**TASK TO CARRY OUT**
In the records below, find the line that contains "Candy Cane Steamer" and the line that contains "Fe Católica Viva", then retype exactly those two lines and every line between them.

**THE RECORDS**
- - - - -

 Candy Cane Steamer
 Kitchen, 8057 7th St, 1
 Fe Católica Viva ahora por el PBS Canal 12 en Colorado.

- - - - -

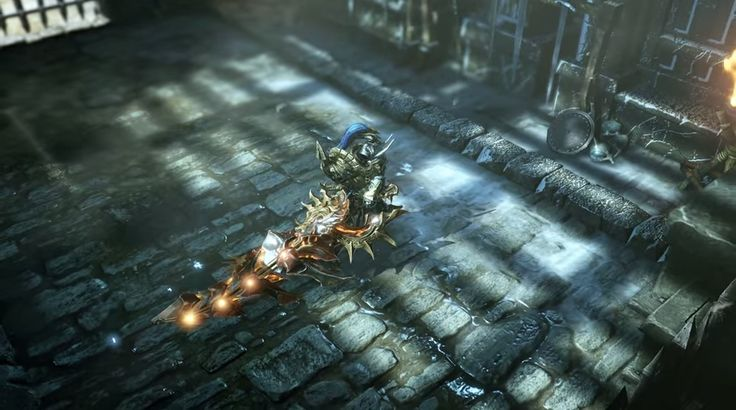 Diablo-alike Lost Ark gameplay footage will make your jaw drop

- - - - -

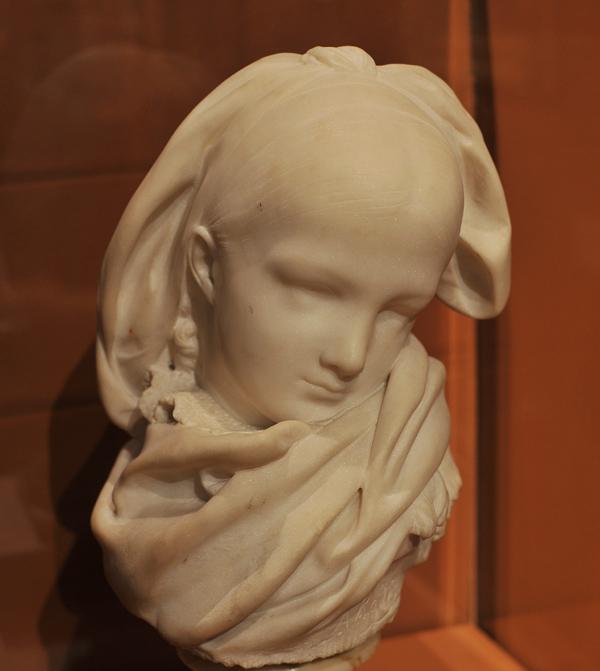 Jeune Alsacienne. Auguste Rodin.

- - - - -

**EXPECTED OUTPUT**
 Candy Cane Steamer
 Kitchen, 8057 7th St, 1
 Fe Católica Viva ahora por el PBS Canal 12 en Colorado.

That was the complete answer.